* **Exercise**:
Can the data below be echoed back word for word?

* **Input data**:
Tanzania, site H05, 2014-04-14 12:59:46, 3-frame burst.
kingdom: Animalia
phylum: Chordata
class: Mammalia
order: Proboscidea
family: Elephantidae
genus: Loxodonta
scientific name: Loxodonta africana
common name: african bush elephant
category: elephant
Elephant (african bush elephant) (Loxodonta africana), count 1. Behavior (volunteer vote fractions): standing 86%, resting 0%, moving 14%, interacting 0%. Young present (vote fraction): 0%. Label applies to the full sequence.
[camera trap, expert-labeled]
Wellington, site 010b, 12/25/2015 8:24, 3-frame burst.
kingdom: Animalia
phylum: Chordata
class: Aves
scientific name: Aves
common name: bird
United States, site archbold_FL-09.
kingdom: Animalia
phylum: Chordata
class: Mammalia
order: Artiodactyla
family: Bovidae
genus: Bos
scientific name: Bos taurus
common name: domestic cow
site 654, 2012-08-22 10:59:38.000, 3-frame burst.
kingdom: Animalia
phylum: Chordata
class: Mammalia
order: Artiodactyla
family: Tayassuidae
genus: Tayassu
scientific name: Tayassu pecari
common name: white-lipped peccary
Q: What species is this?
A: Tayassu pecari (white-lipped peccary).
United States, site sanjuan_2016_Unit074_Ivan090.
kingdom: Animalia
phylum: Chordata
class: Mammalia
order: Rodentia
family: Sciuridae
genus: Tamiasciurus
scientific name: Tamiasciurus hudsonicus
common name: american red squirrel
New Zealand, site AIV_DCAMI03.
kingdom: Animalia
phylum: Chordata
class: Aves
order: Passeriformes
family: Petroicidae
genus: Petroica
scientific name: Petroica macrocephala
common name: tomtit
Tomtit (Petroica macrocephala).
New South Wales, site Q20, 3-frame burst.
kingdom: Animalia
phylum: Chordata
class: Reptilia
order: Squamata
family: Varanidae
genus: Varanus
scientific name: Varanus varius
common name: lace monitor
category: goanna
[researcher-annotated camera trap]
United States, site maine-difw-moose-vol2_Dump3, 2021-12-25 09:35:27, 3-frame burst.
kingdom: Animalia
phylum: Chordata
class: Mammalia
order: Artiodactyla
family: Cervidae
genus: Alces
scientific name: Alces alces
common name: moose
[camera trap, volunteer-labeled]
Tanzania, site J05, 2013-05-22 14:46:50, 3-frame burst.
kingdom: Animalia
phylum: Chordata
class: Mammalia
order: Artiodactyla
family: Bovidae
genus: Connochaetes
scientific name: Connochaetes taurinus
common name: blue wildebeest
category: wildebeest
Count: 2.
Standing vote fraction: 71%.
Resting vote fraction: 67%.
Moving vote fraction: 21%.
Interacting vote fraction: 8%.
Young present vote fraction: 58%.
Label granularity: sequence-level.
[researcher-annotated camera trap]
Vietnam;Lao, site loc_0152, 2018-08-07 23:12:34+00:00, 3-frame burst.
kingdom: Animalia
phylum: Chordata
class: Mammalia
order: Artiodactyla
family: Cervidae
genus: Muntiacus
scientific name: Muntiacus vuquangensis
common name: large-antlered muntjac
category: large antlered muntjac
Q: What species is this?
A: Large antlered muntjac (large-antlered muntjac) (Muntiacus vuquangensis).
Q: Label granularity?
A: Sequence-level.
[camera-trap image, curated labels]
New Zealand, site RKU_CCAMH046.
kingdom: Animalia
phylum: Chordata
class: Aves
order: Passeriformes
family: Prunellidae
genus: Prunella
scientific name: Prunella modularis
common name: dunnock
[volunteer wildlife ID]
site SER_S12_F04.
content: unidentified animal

* **Answer space**:
Tanzania, site H05, 2014-04-14 12:59:46, 3-frame burst.
kingdom: Animalia
phylum: Chordata
class: Mammalia
order: Proboscidea
family: Elephantidae
genus: Loxodonta
scientific name: Loxodonta africana
common name: african bush elephant
category: elephant
Elephant (african bush elephant) (Loxodonta africana), count 1. Behavior (volunteer vote fractions): standing 86%, resting 0%, moving 14%, interacting 0%. Young present (vote fraction): 0%. Label applies to the full sequence.
[camera trap, expert-labeled]
Wellington, site 010b, 12/25/2015 8:24, 3-frame burst.
kingdom: Animalia
phylum: Chordata
class: Aves
scientific name: Aves
common name: bird
United States, site archbold_FL-09.
kingdom: Animalia
phylum: Chordata
class: Mammalia
order: Artiodactyla
family: Bovidae
genus: Bos
scientific name: Bos taurus
common name: domestic cow
site 654, 2012-08-22 10:59:38.000, 3-frame burst.
kingdom: Animalia
phylum: Chordata
class: Mammalia
order: Artiodactyla
family: Tayassuidae
genus: Tayassu
scientific name: Tayassu pecari
common name: white-lipped peccary
Q: What species is this?
A: Tayassu pecari (white-lipped peccary).
United States, site sanjuan_2016_Unit074_Ivan090.
kingdom: Animalia
phylum: Chordata
class: Mammalia
order: Rodentia
family: Sciuridae
genus: Tamiasciurus
scientific name: Tamiasciurus hudsonicus
common name: american red squirrel
New Zealand, site AIV_DCAMI03.
kingdom: Animalia
phylum: Chordata
class: Aves
order: Passeriformes
family: Petroicidae
genus: Petroica
scientific name: Petroica macrocephala
common name: tomtit
Tomtit (Petroica macrocephala).
New South Wales, site Q20, 3-frame burst.
kingdom: Animalia
phylum: Chordata
class: Reptilia
order: Squamata
family: Varanidae
genus: Varanus
scientific name: Varanus varius
common name: lace monitor
category: goanna
[researcher-annotated camera trap]
United States, site maine-difw-moose-vol2_Dump3, 2021-12-25 09:35:27, 3-frame burst.
kingdom: Animalia
phylum: Chordata
class: Mammalia
order: Artiodactyla
family: Cervidae
genus: Alces
scientific name: Alces alces
common name: moose
[camera trap, volunteer-labeled]
Tanzania, site J05, 2013-05-22 14:46:50, 3-frame burst.
kingdom: Animalia
phylum: Chordata
class: Mammalia
order: Artiodactyla
family: Bovidae
genus: Connochaetes
scientific name: Connochaetes taurinus
common name: blue wildebeest
category: wildebeest
Count: 2.
Standing vote fraction: 71%.
Resting vote fraction: 67%.
Moving vote fraction: 21%.
Interacting vote fraction: 8%.
Young present vote fraction: 58%.
Label granularity: sequence-level.
[researcher-annotated camera trap]
Vietnam;Lao, site loc_0152, 2018-08-07 23:12:34+00:00, 3-frame burst.
kingdom: Animalia
phylum: Chordata
class: Mammalia
order: Artiodactyla
family: Cervidae
genus: Muntiacus
scientific name: Muntiacus vuquangensis
common name: large-antlered muntjac
category: large antlered muntjac
Q: What species is this?
A: Large antlered muntjac (large-antlered muntjac) (Muntiacus vuquangensis).
Q: Label granularity?
A: Sequence-level.
[camera-trap image, curated labels]
New Zealand, site RKU_CCAMH046.
kingdom: Animalia
phylum: Chordata
class: Aves
order: Passeriformes
family: Prunellidae
genus: Prunella
scientific name: Prunella modularis
common name: dunnock
[volunteer wildlife ID]
site SER_S12_F04.
content: unidentified animal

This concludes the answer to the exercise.